■ TASK DETAILS
Reproduce, word for word, the stretch from "Instead of just" through "by such means." in the exchange below about nonviolence and the Nazis.

■ EXERCISE TEXT
You still haven't shown how it is EVER ethical to slaughter innocent people. Can you do that now? If not, then why should we view one group of child-killers (like the Bielski brothers) as heroes while acknowledging that doing so is unethical? If it is acceptable to kill innocent people whenever you want to prove a point, then what would be wrong with Palestinians killing Jews? The problem with your attitude is that it is the same one that was used to justify the killing of Jews in Nazi Germany.

I am sorry, but there is zero evidence that 'nonviolence' would ever work against the Nazis. ZERO. The two choices were to walk softly to the gallows or to fight back. PERIOD.

Instead of just making assertions, why don't you at least try to come up with something that shows you're right? For instance, if you could show that every single person who chose not to kill innocent people walked "softly to the gallows", then you might get somewhere. That would be hard, of course, because there are many examples of people who successfully used non-violent methods of resisting and fighting against the Nazis. In fact, many of these accounts have been verified by the Jewish survivors who were saved by such means.

Any notion that nonviolence is ALWAYS a possibility has absolutely NO CLUE ABOUT THE HOLOCAUST AT ALL!

Even if you write every sentence in capital letters, it won't make your statement any less erroneous. You may not be willing to face the consequences and risks that go along with being a person who refuses to slaughter innocent people but I see nothing honorable about this stance. So what's the point of this unreasoned statement? Do you think that saying this could make all of the conversation above this somehow disappear?

I refuse to simply lay down and die. When there are attemps at genocide, it is NOT appropriate to just let the genocide happen.

I agree that we should not just allow genocides to take place. That is why I deplore the killing of all innocent people regardless of their ethnicity or religion. However, we don't need to become murderers in order to put an end to genocides.

■ GIVEN MATERIAL
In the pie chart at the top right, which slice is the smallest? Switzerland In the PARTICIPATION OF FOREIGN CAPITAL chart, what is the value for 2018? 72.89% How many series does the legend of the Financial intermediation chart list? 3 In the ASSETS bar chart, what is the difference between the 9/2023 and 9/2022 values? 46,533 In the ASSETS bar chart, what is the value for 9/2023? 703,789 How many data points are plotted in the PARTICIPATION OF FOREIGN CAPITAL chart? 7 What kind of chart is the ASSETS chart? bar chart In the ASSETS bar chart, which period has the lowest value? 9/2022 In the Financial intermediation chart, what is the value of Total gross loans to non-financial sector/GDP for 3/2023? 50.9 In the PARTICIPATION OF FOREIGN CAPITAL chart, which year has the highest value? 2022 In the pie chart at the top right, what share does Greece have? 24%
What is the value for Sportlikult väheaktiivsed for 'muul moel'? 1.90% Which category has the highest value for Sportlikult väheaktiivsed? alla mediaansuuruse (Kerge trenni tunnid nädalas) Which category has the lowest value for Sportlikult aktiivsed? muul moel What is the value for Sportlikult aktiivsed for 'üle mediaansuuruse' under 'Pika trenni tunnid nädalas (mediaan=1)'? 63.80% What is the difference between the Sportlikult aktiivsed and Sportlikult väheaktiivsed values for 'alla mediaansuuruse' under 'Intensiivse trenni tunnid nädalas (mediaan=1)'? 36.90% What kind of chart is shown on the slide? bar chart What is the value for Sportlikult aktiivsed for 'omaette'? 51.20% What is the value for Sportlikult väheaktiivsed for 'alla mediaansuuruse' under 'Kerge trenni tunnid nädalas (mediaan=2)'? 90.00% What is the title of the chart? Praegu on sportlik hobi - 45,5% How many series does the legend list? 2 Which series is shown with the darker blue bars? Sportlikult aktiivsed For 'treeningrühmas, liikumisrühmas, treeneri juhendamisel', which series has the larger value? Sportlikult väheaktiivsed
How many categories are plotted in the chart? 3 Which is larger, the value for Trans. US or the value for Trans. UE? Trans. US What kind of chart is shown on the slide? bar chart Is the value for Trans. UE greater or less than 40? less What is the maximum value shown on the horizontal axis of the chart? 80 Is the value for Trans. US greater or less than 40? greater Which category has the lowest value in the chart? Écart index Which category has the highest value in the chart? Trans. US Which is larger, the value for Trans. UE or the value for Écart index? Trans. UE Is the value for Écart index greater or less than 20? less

■ REPLY TO THE EXERCISE
Instead of just making assertions, why don't you at least try to come up with something that shows you're right? For instance, if you could show that every single person who chose not to kill innocent people walked "softly to the gallows", then you might get somewhere. That would be hard, of course, because there are many examples of people who successfully used non-violent methods of resisting and fighting against the Nazis. In fact, many of these accounts have been verified by the Jewish survivors who were saved by such means.